Set task — Copy out the lines of the records below exactly as they stand, omitting the picture lines.

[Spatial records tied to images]
------------------------------------------------

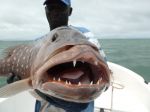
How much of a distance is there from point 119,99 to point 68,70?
13.7ft

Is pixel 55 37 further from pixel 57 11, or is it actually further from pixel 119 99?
pixel 119 99

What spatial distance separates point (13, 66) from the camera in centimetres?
302

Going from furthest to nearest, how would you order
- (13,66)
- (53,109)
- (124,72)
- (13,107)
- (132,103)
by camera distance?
(124,72) → (132,103) → (13,107) → (53,109) → (13,66)

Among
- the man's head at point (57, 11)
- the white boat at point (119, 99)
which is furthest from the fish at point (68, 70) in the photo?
the white boat at point (119, 99)

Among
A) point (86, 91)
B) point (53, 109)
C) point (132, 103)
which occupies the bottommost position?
point (132, 103)

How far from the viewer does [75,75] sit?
77.2 inches

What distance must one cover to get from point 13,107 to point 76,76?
3.48 m

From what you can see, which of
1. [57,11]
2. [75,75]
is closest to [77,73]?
[75,75]

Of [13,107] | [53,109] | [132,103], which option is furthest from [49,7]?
[132,103]

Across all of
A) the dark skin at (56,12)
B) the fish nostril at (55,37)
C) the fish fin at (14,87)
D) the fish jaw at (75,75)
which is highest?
the dark skin at (56,12)

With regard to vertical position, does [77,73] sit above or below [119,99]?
above

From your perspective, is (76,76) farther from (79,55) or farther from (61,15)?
(61,15)

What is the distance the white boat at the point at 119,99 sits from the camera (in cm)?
527

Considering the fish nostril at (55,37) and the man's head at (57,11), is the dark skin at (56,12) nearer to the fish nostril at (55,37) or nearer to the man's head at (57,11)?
the man's head at (57,11)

------------------------------------------------

The output —
How much of a distance is there from point 119,99 to point 68,70?
13.7ft

Is pixel 55 37 further from pixel 57 11, or is it actually further from pixel 119 99?
pixel 119 99

What spatial distance separates point (13, 66) from the camera in centimetres?
302

Going from furthest to nearest, how would you order
- (13,66)
- (53,109)
- (124,72)
- (13,107)
- (132,103)
by camera distance?
(124,72) → (132,103) → (13,107) → (53,109) → (13,66)

Among
- the man's head at point (57, 11)
- the white boat at point (119, 99)
which is furthest from the fish at point (68, 70) in the photo?
the white boat at point (119, 99)

Among
A) point (86, 91)
B) point (53, 109)
C) point (132, 103)
which occupies the bottommost position?
point (132, 103)

How far from the viewer does [75,75] sit?
77.2 inches

What distance must one cover to get from point 13,107 to point 76,76?
3.48 m

From what you can see, which of
1. [57,11]
2. [75,75]
is closest to [77,73]?
[75,75]

Of [13,107] | [53,109] | [132,103], which option is furthest from [49,7]?
[132,103]

Across all of
A) the dark skin at (56,12)
B) the fish nostril at (55,37)
C) the fish fin at (14,87)
D) the fish jaw at (75,75)
which is highest?
the dark skin at (56,12)

With regard to vertical position, does [77,73] sit above or below [119,99]?
above

From your perspective, is (76,76) farther from (79,55) or farther from (61,15)?
(61,15)

What is the distance the white boat at the point at 119,99 sits from the camera (in cm)?
527

Considering the fish nostril at (55,37) and the man's head at (57,11), is the dark skin at (56,12) nearer to the fish nostril at (55,37) or nearer to the man's head at (57,11)?
the man's head at (57,11)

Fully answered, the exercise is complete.